Where communities thrive


  • Join over 1.5M+ people
  • Join over 100K+ communities
  • Free without limits
  • Create your own community
People
Activity
    Cameron Davidson-Pilon
    @CamDavidsonPilon

    @robdmc, but dates isn't an unknown, is it? If not, if could be a global variable. If it is unknown, then I think you'll need to "flatten" it, i.e. one parameter for each element of the list.
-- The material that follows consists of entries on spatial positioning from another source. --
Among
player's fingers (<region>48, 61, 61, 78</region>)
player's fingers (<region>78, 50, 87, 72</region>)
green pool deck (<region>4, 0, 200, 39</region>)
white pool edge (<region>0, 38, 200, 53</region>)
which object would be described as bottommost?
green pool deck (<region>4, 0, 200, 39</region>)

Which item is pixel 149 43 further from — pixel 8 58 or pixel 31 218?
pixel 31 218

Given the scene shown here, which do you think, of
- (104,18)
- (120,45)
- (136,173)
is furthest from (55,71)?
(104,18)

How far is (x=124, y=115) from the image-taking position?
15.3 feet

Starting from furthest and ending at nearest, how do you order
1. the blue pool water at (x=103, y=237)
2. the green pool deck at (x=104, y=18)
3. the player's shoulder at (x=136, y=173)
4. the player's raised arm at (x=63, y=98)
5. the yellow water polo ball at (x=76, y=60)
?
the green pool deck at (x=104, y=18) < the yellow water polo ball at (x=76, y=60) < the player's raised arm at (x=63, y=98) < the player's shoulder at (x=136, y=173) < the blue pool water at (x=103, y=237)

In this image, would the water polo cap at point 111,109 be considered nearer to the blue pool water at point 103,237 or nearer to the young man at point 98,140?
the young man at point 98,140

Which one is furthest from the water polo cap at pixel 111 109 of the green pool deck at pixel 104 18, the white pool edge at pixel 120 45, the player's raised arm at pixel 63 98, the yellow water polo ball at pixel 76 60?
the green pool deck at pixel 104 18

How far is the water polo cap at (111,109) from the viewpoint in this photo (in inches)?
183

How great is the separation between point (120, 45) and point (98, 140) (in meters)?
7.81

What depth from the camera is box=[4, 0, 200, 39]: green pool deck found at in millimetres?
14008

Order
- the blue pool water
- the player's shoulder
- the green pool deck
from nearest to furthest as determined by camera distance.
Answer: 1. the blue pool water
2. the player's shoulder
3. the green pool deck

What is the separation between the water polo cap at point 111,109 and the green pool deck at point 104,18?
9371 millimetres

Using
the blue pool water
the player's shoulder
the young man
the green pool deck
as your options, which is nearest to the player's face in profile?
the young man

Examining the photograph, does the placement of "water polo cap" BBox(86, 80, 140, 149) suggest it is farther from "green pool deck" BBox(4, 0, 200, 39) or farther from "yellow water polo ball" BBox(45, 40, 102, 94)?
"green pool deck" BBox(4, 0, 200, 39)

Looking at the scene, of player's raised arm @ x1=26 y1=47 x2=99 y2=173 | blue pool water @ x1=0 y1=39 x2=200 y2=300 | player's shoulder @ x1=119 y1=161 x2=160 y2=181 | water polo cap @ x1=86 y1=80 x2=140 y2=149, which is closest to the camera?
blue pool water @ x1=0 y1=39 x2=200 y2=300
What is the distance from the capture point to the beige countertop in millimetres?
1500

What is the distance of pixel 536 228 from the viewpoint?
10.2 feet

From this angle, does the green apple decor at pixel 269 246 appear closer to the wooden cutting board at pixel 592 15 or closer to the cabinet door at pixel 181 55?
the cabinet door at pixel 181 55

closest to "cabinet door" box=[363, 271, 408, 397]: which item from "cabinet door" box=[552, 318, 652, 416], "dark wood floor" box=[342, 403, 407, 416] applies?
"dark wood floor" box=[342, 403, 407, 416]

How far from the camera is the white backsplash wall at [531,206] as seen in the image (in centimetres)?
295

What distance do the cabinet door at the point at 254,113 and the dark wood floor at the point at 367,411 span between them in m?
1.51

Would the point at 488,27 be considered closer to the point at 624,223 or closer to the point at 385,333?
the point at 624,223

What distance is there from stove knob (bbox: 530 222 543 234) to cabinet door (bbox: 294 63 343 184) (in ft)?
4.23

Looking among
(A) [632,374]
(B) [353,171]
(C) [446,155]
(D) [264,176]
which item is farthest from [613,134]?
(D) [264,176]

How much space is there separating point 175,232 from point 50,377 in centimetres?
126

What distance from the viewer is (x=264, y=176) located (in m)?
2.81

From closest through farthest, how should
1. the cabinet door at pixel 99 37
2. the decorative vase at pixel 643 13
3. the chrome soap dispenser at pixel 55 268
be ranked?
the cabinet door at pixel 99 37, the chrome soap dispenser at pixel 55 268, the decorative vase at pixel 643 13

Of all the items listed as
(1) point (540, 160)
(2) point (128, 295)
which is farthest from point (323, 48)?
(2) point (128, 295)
    Can you tell me more about this seasonal model?

    Rob deCarvalho
    @robdmc
    @CamDavidsonPilon You are correct. dates are not an unknown. They are known constants. It makes sense that everything that goes into params should be unknown. Not sure what I was thinking there. Putting it in a global/class/instance variable makes sense. I just want to be sure I understand how _cumulative_hazard() is called.
    params: get tweaked by the optimization
    times: the times passed into the fitter as "durations"
    return: The cumulative hazard encountered over the duration represented by each time
    Is that right?
    Rob deCarvalho
    @robdmc
    The process I am trying to model consists of two competing kinds of events. The hazard for each event is a function of date. So the cumulative hazard for each time would be the integral of the hazard from the "start_date" to the "end_date". (where these can be derived from an element of time and its corresponding date.) What I really care about is the cumulative incidence function (CIF) for each kind of event. If the idea of getting dates into the _cumulative_hazard function works, then I was hoping to use this technique to model the CIF for one of the competing event types.
    Is this making sense?
    Cameron Davidson-Pilon
    @CamDavidsonPilon

    Your explanation of _cumulative_hazard is correct. But you can also see it as simply the cumulative hazard you wish to implement (i.e., not necessary to think about "durations" or "unknowns")

    I was thinking about your seasonal model, and actually tried to code something up, but there is a problem I think. The _cumulative_hazard is invoked for both the censored and uncensored data, so your code needs to handle that (and you won't know which until you see the shapes of the input data)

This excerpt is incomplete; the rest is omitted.